In his call to reopen schools, Trump reiterated that the risk of Covid-19 patients becoming severely sick and dying from the disease falls with age. However, an underlying illness such as diabetes and obesity increases the risk of dying from Covid-19 in patients of all ages, including the very young, the nation's top infectious disease expert, Dr. Anthony Fauci, has warned. Children in the U.S. have previously been infected with Covid-19 and some have been hospitalized and even died.
"The lower they are in age, the lower the risk," Trump said Thursday at a news briefing in the White House. "We have to remember that there's another side to this. Keeping them out of school and keeping work closed is causing death also. Economic harm, but it's causing death for different reasons, but death. Probably more death."
The president also indicated that if some state or local officials decide not to reopen schools, he thinks the school funding should be reallocated to parents. Earlier this month, Trump made a similar threat that he may withhold federal funding from schools that do not resume in-person classes this fall.
"We say if a school doesn't want to open or if a governor doesn't want to open, maybe for political reasons and maybe not but there is some of that going on, the money should go to the parents, so they can send their children to the school of their choice," Trump said Thursday. "If schools stay closed, the money should follow the students so families are in control of decisions about their sons and daughters, about their children."
The matter of whether and how to reopen schools in the U.S. this fall has become a hotbed issue in recent weeks. Some epidemiologists, including Dr. Michael Osterholm, director of the Center for Infectious Disease Research and Policy at the University of Minnesota, have noted that if even one child dies of Covid-19 as a result of reopening schools, it would be a tragedy that should shape policy. Others have warned that even if the risk of severe sickness and death are relatively low for children, the role young people play in spreading the virus is not yet clearly understood and they may act as a carrier that sparks fresh outbreaks.

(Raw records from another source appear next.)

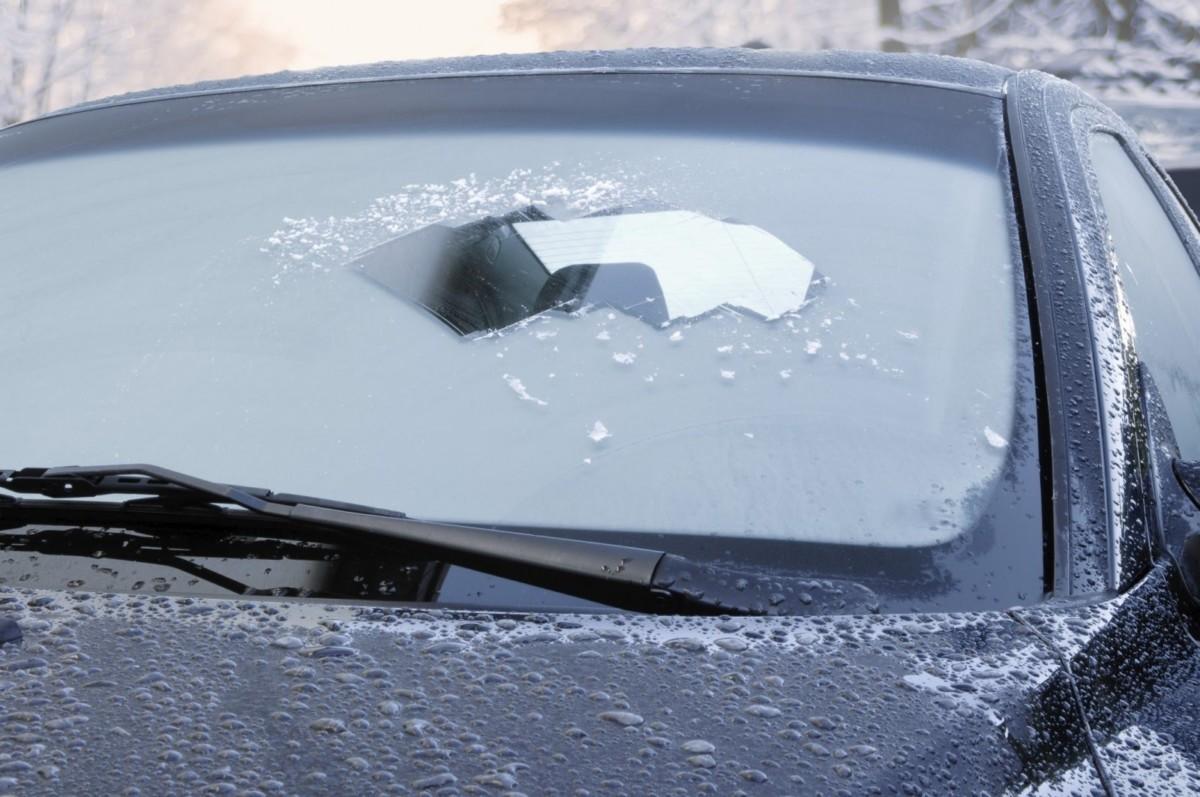 led-na-stekle-avtomobilya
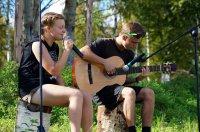 Студенческие посиделки у костра и песни под гитару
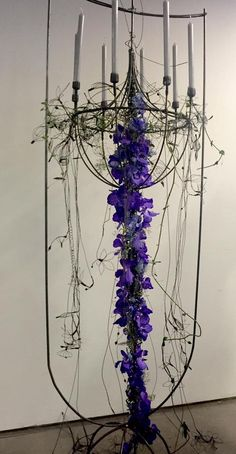 Maybe something like this different Gregor Lersch Floral Design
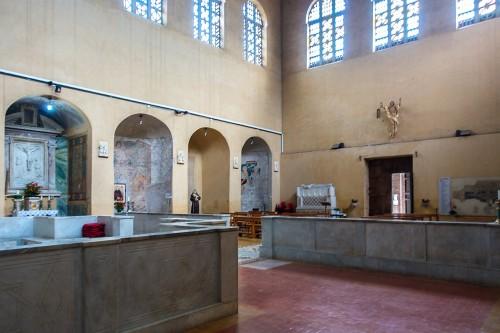 Kościół Santa Balbina, widok nawy bocznej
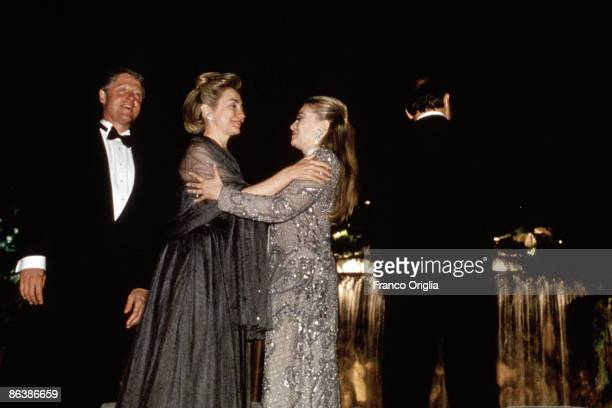 Bill Clinton Hillary Clinton Veronica Lario and Silvio Berlusconi pose at the 'Regia of Caserta' during a party for the G7 meeting in Naples on July...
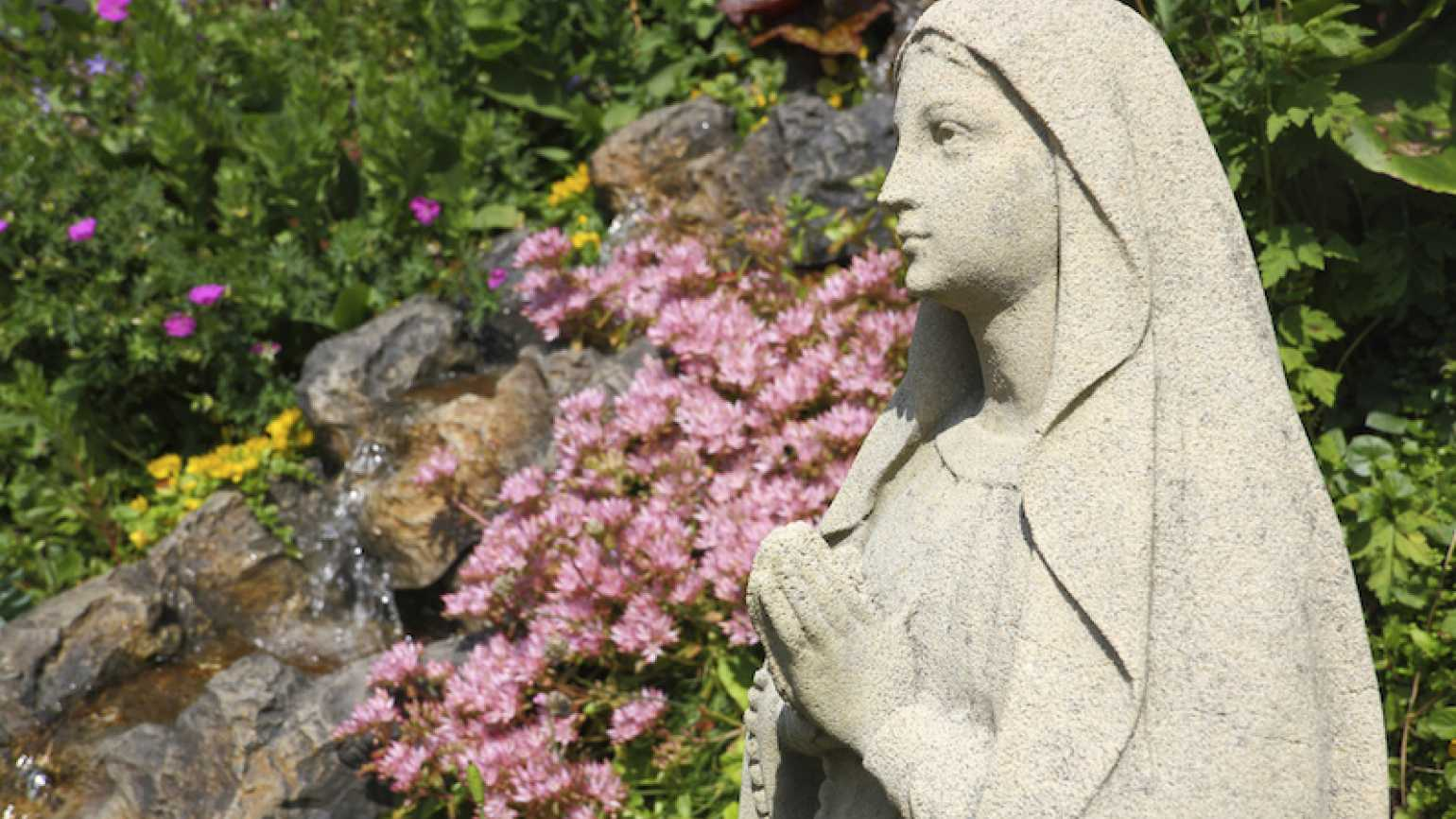 The Virgin Mary praying. Photo by John Kelly, Thinkstock.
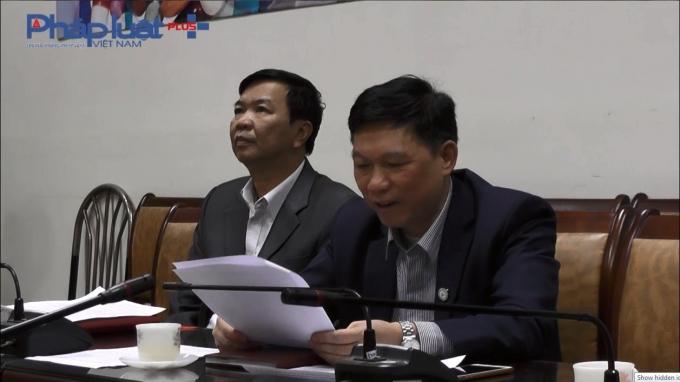Ông Trần Quý Tường - Phó cục trưởng Cục Quản lý khám, chữa bệnh (bên phải) trong buổi làm việc với Phapluatplus.vn.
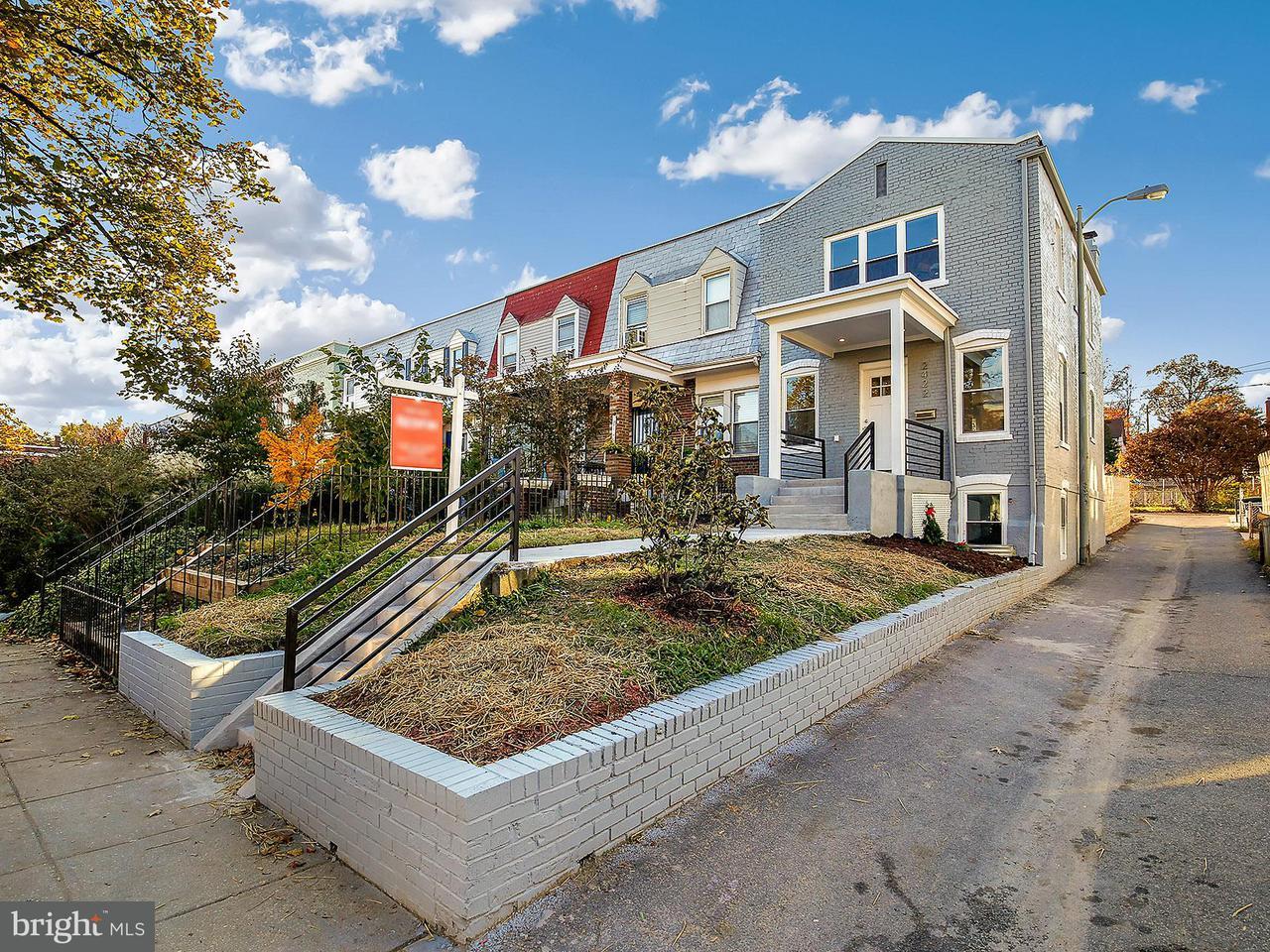 Casa unifamiliar adosada (Townhouse) por un Venta en 2422 3RD ST NE 2422 3RD ST NE Washington, Distrito De Columbia 20002 Estados Unidos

In an article published Wednesday in the New England Journal of Medicine, professor of education at Harvard, Meira Levinson, along with infectious diseases scientist Dr. Muge Cevik and epidemiologist Marc Lipsitch, writes that reopening schools, especially for elementary students, in the U.S. is both crucial and feasible. However, they add that to do so safely, communities should make every effort to bring outbreaks under control before the reopening of schools.
"Any region experiencing moderate, high, or increasing levels of community transmission should do everything possible to lower transmission," they wrote, adding that other countries have closed nonessential indoor businesses and recreational spaces to bring the outbreak under control. "Such measures along with universal mask wearing must be implemented now in the United States if we are to bring case numbers down to safe levels for elementary schools to reopen this fall nationwide."